Simeone aspetta la Juventus
Simeone aspetta la Juventus

Vigilia di Champions League per Diego Pablo Simeone che, dalla sala conferenze dell’Allianz Stadium, presenta la gara contro la Juventus. Il tecnico dei Colchoneros è molto legato all’Italia per i suoi trascorsi in Serie A, inoltre sente molto le partite contro i bianconeri memore dei precedenti confronti. Come di consueto, non sarà una partita qualunque. Le grandi emozioni sono assicurate, come spiega anche il tecnico dell’Atletico Madrid alla stampa:

A che punto è Joao Felix?

“È da poco che è con noi purtroppo si è infortunato. Non abbiamo potuto usufruirne ultimamente, abbiamo bisogno di questo ragazzo. E’ un giocatore diverso, ha caratteristiche che non abbiamo nel resto della squadra. E’ umile, ha voglia di lavorare, di fare. Crescerà, ha le caratteristiche per farlo”.

Dovete migliorare in attacco?

“È una questione di situazioni, si gioca in due, è in area avversaria però che dobbiamo arrivare con più costanza. Ogni partita però è storia a se. Affrontiamo ogni gara al meglio, cerchiamo di vincerle tutte e il resto viene da solo. La Juventus è forte, ha un allenatore con uno stile preciso e determinato che cerca di trasmettere ai giocatori della Juventus. Dobbiamo portare la gara dove vogliamo noi”.

Juventus-Atletico Madrid: “Cerchiamo sempre di vincere, il resto viene da solo”

La Juventus è più forte rispetto a prima?

“È presto fare bilanci dopo tre mesi, li faremo a maggio. Però è chiaro che la Juventus ha grandissimi campioni, si adatteranno a Sarri: hanno piedi buoni, possono giocare in più ruoli, non ho dubbi. Sarà protagonista, come sempre, anche quest’anno. Non credo che quest’anno sarà diverso”.

Che momento è per l’Atletico?

“È un buon momento, sì. Un buon momento”.

Può essere la terza di fila per Hector Herrera, è lui il miglior acquisto?

“Non è giusto fare analisi a novembre, bilanci e via discorrendo.
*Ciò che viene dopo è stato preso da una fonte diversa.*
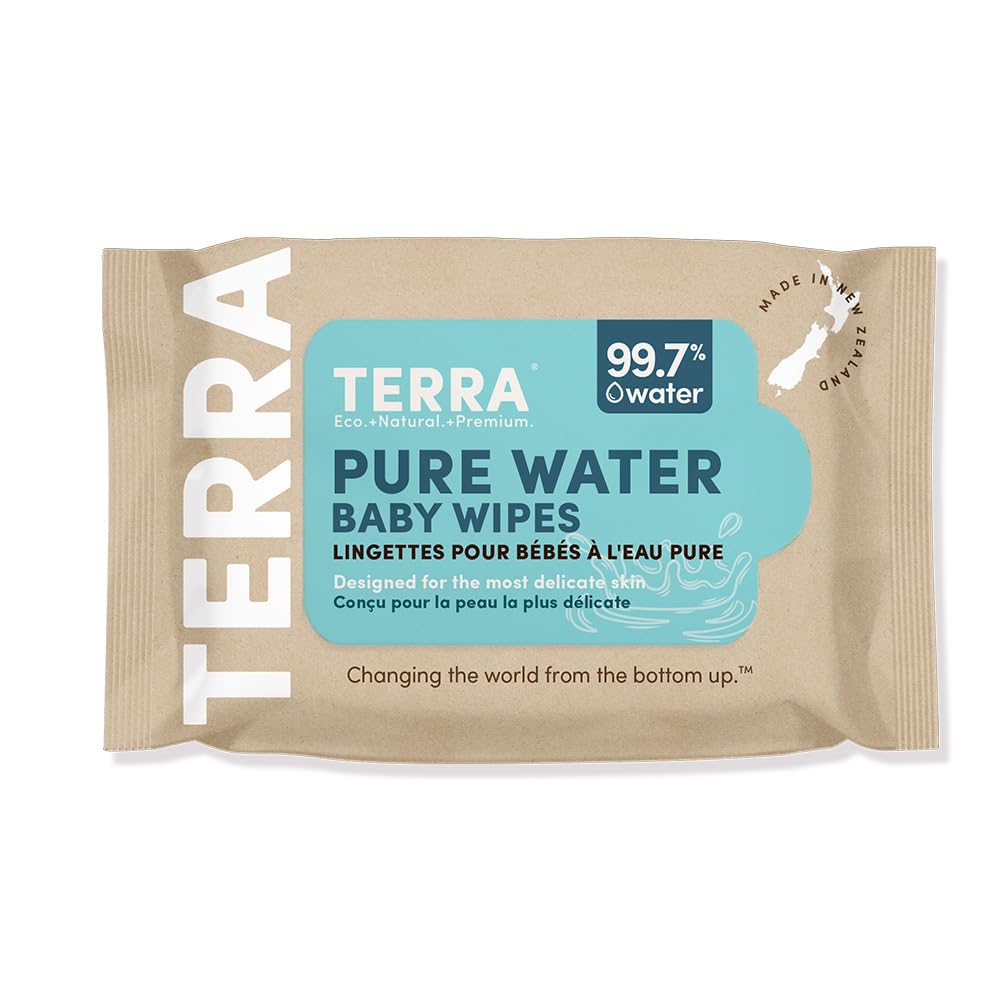Terra Bamboo Water Baby Wipes: 99.7% Pure New Zealand Water, 100% Biodegradable Bamboo Fiber, 0% Plastic, Unscented Baby Wipes for Sensitive Skin, 12 Packs of 70 Wipes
E’ presto per dire chi avrà l’impatto migliore, se lui, Felipe, Hermoso, Lodi. Stanno crescendo tutti, stiamo creando un gruppo per raggiungere i risultati a cui puntiamo”.

Vede in Ronaldo un orgoglio ferito?

“Perché ferito? Sono cose di casa vostra, non nostra! Ronaldo è un campione. Noi lo abbiamo sempre sofferto. E’ un campione, un numero uno, straordinario. Ha diverse situazioni per fare sempre bene, non credo che sia Ronaldo contro l’Atletico Madrid. Veniamo in questa bellissima cosa per fare una bella partita”.

Il suo sembra un Atletico differente?

“Sapete che non mi piace parlare della nostra filosofia. Noi cerchiamo di ottenere risultati, che arrivino con cinque o trenta passaggi corretti non ci importa”.